Klaus Rohrmoser spielt derzeit im Stück „Paganini“ im Innsbrucker Kellertheater die titelgebende Hauptrolle, führte bei diesem zugleich Regie und hat sich auch um sein Kostüm gekümmert. Die Intention dahinter ist deutlich: Rohrmoser gibt augenscheinlich den genialischen Alleinherrscher über Stück, Text und Wirkung seines Schauspiels.
Der Geiger Paganini ist im Stück von Michael Korth vor allem ein Genie. Dieses Genie überschreitet ständig Grenzen: Es bricht mit dem Christentum und paktiert aus reiner Lust an der Provokation vermeintlich mit dem Teufel, es nimmt sich Frauen nach eigenem Gutdünken und nimmt sich auch das Recht heraus, diese schlecht zu behandeln. Und natürlich ist nicht zuletzt sein Geigenspiel so außerweltlich virtuos, dass vor allem weibliche Konzertbesucher beim Zuhören in Ohnmacht fallen.

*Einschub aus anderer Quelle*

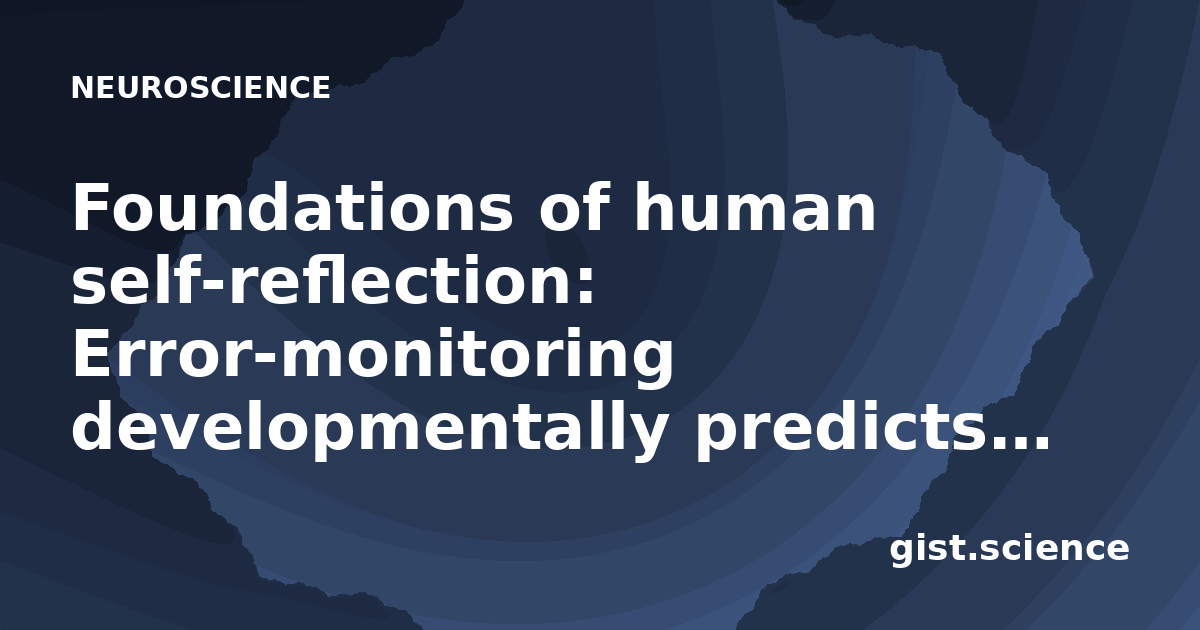 NEUROSCIENCE

Foundations of human self-reflection: Error-monitoring developmentally predicts...

gist.science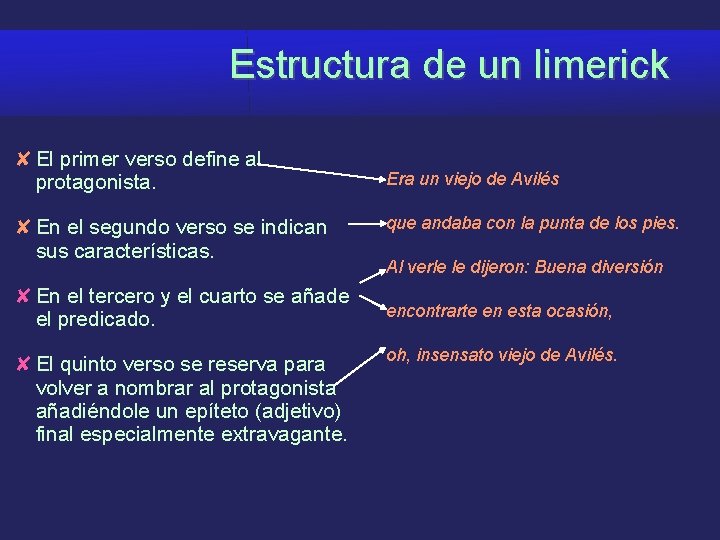 Estructura de un limerick

✘ El primer verso define al protagonista.

✘ En el segundo verso se indican sus características.

✘ En el tercero y el cuarto se añade el predicado.

✘ El quinto verso se reserva para volver a nombrar al protagonista añadiéndole un epíteto (adjetivo) final especialmente extravagante.

Era un viejo de Avilés

que andaba con la punta de los pies.

Al verle le dijeron: Buena diversión

encontrarte en esta ocasión,

oh, insensato viejo de Avilés.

In diese Welt fühlt sich Rohrmoser im Einmann-Stück ein. Er artikuliert klar, überspitzt gerne, weiß Pointen des Textes geschickt zu nutzen. Während der gesamten Zeit ist man bei ihm, kann und will nicht wegsehen oder weghören. Was grandios scheitern hätte können, nämlich dass das Stück zu einer Rohrmoser-Show wird, gelingt auf mehreren Ebenen.
Zum einen deshalb, weil der Text von Korth dann doch doppelbödiger ist, als man zuerst annimmt. Das Genie Paganini ist bei diesem gewissermaßen herleitbar. Als Kind zu Höchstleistungen getrimmt ist es nämlich nicht zwingend die gottgleiche Gabe, die ihn zum Virtuosen macht, sondern die unzähligen Stunden des Übens.
Dass Paganini eine Gabe hat, ist dennoch unbestritten. Rohrmoser, der die Rolle differenziert auslegt und den Unerlösten zwischen Erde und Himmel teils aus dem auf der Bühne zentral platzierten Sarg spricht, arbeitet das gut heraus. Vor allem aber macht er Diskurse auf, auch weil er so sehr mit Paganini und der ihn umgebenden Welt verschmilzt: Wo macht genialisches Handeln Sinn, wo bedeutet es Eigenverantwortung und wo wird es zu Selbstherrlichkeit und zur Selbstüberschätzung?
Der erfahrene Schauspieler und Regisseur Rohrmoser stemmt jedenfalls sein Projekt mit Bravour. Im Geniekultur-Selbstbedienungsladen, den einem die Geschichte von Paganini förmlich offeriert, bedient er sich ebenso wirkungsvoll wie verantwortungsvoll. Man meint sogar Passagen auszumachen, in denen er sich, trotz aller Identifikation und Leidenschaft für seine Rolle, um Ironie bemüht.
Rohrmoser ist damit also sehr wohl Alleinherrschen in seinem Zeichensystem. Aber ein sehr umsichtiger und kluger Herrscher, der auch Grautöne und Nuancen kennt und ausspielt.